Items from a dataset
__________________________________________________
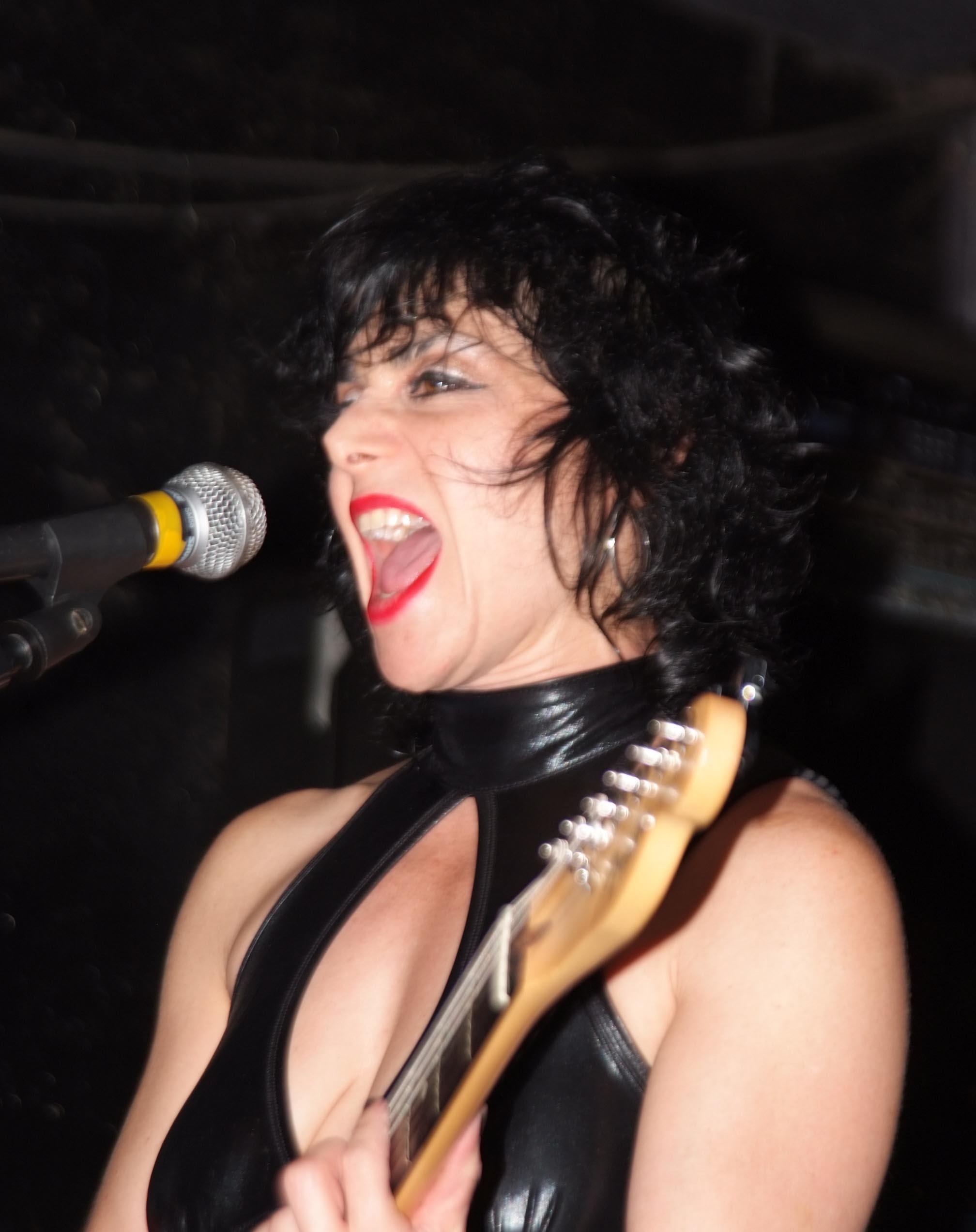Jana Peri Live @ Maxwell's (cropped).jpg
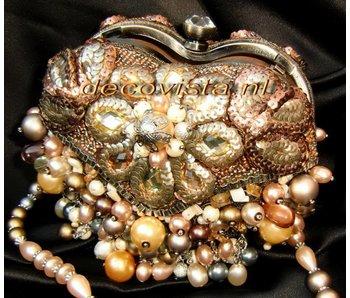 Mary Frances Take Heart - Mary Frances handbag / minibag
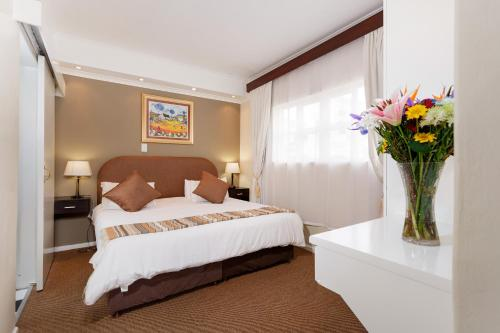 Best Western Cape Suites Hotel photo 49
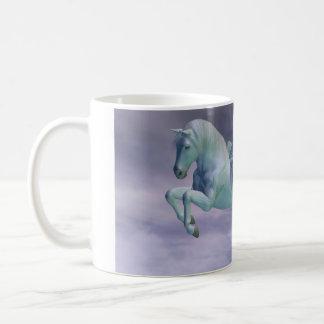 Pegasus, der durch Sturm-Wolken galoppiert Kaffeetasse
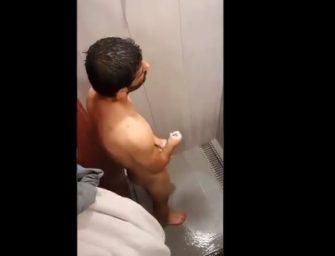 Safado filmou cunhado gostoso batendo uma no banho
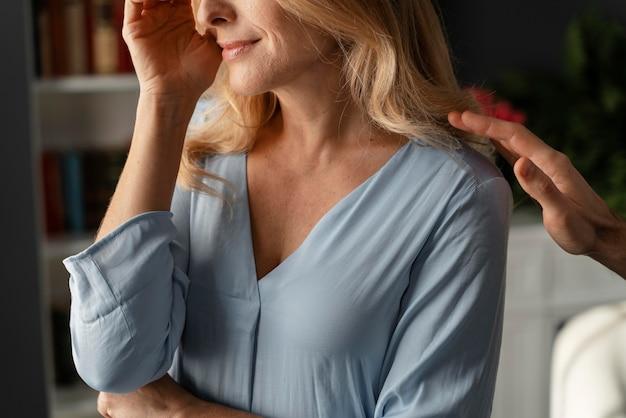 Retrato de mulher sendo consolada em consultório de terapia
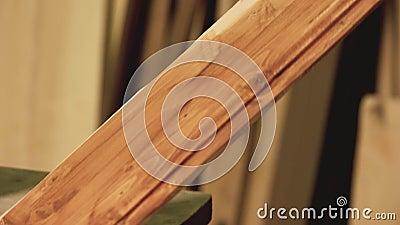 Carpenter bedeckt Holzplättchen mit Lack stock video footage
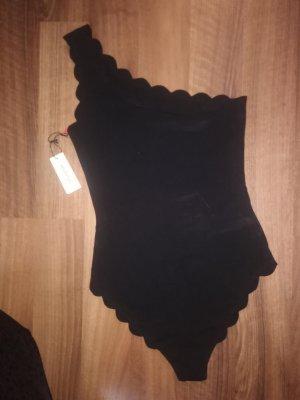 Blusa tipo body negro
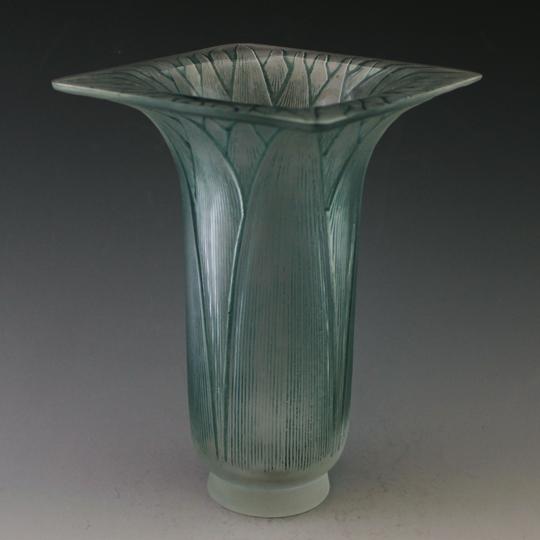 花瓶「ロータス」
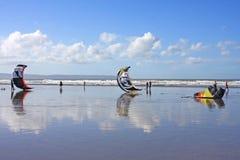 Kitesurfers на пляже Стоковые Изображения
__________________________________________________
* TASK TO CARRY OUT: Please transcribe all of the entries word for word, with the pictures left out.

* RESPONSE:
Jana Peri Live @ Maxwell's (cropped).jpg
 Mary Frances Take Heart - Mary Frances handbag / minibag
 Best Western Cape Suites Hotel photo 49
 Pegasus, der durch Sturm-Wolken galoppiert Kaffeetasse
 Safado filmou cunhado gostoso batendo uma no banho
 Retrato de mulher sendo consolada em consultório de terapia
 Carpenter bedeckt Holzplättchen mit Lack stock video footage
 Blusa tipo body negro
 花瓶「ロータス」
 Kitesurfers на пляже Стоковые Изображения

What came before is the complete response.